Mar 22, 2017
In this episode with BENOÎT MONGEAU, we talk about the components of combustion and what to consider when testing it on a fuel-burning appliance.
Combustion requires fuel, oxygen, and a heat source in a correct balance. We call that series of requirements the "combustion triangle." Once combustion occurs, it is self-sustaining. However, removing one element of the triangle will end combustion. (For example, you could suffocate a flame by removing the oxygen content.) Undesirable consequences of incomplete combustion include the production of carbon monoxide, a potentially fatal gas. Flash point is the temperature at which vapors can ignite.
Excess air is the air that you're inputting into flue gas that doesn't get used for burning. It contains nitrogen and oxygen and doesn't contribute to the burning. However, it does expand the volume of the flue gas and absorbs heat. Excess air indicates a loss of efficiency and colder gas. (Note: Perfect efficiency is theoretically possible but impractical.) High-efficiency furnaces have longer run times, which may confuse customers; customers may think that the longer run times mean that there is something wrong with their heating system.

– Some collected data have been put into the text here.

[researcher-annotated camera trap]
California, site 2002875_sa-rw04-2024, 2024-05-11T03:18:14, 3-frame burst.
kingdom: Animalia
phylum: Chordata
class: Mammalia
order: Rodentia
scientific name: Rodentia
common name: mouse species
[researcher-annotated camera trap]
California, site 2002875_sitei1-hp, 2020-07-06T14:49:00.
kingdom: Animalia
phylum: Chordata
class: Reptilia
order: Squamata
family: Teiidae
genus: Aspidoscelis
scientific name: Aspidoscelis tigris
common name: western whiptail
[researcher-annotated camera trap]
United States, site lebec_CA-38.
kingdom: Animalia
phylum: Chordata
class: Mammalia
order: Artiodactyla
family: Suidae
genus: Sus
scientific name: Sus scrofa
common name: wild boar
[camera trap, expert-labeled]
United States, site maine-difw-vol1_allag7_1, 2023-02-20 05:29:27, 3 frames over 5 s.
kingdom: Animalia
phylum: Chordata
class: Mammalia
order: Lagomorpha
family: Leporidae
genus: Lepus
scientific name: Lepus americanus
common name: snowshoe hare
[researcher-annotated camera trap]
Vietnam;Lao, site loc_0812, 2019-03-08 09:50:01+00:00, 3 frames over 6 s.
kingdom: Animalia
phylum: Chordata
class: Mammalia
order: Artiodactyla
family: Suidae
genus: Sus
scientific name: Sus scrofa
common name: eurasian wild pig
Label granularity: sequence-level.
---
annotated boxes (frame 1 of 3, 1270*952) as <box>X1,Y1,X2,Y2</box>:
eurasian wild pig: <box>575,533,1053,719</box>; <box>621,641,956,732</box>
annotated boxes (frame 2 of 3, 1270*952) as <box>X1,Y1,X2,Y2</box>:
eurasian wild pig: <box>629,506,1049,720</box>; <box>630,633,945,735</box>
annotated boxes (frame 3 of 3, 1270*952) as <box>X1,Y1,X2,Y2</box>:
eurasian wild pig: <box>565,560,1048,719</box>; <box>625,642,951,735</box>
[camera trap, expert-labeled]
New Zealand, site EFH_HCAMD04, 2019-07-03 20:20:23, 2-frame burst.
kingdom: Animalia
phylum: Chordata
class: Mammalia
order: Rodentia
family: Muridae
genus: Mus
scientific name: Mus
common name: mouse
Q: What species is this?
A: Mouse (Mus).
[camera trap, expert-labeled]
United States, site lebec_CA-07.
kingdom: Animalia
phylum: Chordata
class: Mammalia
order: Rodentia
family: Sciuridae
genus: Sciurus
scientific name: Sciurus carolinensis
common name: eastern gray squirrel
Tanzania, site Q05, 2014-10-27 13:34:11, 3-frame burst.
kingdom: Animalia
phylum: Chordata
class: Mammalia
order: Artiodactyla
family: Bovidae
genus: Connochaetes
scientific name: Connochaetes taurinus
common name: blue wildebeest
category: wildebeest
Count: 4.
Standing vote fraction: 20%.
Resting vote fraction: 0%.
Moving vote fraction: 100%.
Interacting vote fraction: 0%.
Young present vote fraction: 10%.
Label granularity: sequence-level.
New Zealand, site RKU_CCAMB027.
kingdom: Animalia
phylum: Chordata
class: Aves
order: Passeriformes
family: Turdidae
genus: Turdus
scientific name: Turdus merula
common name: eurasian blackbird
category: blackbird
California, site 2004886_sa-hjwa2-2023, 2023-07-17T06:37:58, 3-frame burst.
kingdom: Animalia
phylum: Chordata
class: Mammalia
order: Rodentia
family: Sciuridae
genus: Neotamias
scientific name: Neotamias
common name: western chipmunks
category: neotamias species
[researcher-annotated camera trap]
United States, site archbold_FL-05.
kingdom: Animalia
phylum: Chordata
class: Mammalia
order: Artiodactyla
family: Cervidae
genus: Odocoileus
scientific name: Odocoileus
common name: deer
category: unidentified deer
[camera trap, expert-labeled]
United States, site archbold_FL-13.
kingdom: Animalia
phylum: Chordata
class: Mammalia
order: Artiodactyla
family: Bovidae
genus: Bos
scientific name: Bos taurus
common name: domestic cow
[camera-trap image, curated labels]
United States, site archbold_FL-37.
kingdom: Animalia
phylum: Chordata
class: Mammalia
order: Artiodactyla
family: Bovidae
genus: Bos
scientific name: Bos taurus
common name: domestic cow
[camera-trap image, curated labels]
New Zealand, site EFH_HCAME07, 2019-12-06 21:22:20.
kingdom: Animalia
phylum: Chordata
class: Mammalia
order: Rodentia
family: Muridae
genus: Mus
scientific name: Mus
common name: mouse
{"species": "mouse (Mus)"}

Natural gas is mostly methane, so it is easy to burn with the right amount of oxygen. Propane (liquid petroleum) is a larger molecule with three carbons. Propane requires more time and more mixing for proper burning. The larger the molecule, the more time you have to spend waiting for combustion, and it's harder to burn the molecule completely and properly.
Benoit uses Testo combustion analyzers and TPI digital manometers when working with furnaces. He uses heat-rise calculations whenever he wants to calculate CFM on a furnace. CFM tables are in the manufacturer's manual.